# start of Recorded data

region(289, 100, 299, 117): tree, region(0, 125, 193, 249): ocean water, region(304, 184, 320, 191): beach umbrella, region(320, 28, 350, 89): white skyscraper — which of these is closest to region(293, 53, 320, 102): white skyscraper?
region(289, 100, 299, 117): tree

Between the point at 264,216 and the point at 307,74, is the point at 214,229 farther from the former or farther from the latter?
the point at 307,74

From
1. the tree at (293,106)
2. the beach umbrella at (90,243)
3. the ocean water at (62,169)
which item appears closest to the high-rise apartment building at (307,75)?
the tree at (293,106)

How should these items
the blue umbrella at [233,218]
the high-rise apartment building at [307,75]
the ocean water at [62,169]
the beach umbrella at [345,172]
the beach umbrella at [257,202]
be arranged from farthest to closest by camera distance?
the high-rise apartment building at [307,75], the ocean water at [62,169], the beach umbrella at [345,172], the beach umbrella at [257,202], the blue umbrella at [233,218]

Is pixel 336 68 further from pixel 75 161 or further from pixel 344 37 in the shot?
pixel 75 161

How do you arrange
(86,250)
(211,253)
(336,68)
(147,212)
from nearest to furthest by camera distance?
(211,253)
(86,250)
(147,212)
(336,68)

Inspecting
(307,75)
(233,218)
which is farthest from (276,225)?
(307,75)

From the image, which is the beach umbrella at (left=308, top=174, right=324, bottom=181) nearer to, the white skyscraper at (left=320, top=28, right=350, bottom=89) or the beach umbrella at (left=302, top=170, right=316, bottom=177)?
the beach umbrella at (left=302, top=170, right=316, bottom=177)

# end of Recorded data
# start of Recorded data

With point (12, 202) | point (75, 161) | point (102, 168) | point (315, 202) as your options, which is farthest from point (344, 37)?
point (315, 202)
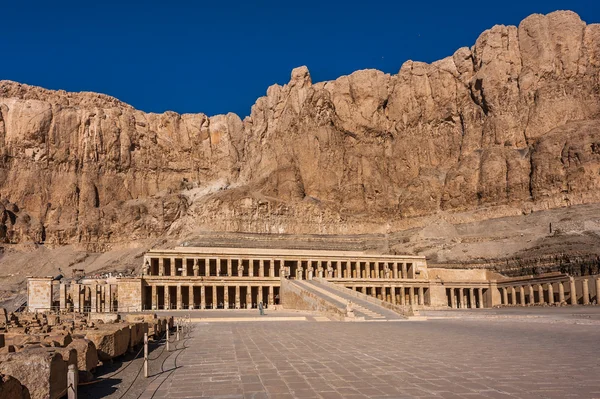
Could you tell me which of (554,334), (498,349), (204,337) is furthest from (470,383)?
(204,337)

# end of Recorded data
# start of Recorded data

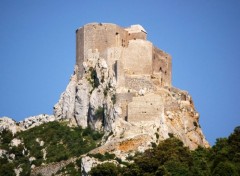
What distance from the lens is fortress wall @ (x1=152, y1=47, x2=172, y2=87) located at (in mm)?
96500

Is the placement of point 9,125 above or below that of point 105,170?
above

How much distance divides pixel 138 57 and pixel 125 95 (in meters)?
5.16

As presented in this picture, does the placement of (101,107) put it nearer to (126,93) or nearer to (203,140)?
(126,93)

# end of Recorded data

_Objective_
Gather every line of the items above that contains the word "white". Case counts.

_The result_
region(289, 100, 299, 117): tree, region(0, 125, 193, 249): ocean water, region(304, 184, 320, 191): beach umbrella, region(320, 28, 350, 89): white skyscraper — which of these is closest to region(293, 53, 320, 102): white skyscraper?
From the image, which is the beach umbrella at (left=308, top=174, right=324, bottom=181) nearer to, the white skyscraper at (left=320, top=28, right=350, bottom=89) or the beach umbrella at (left=302, top=170, right=316, bottom=177)?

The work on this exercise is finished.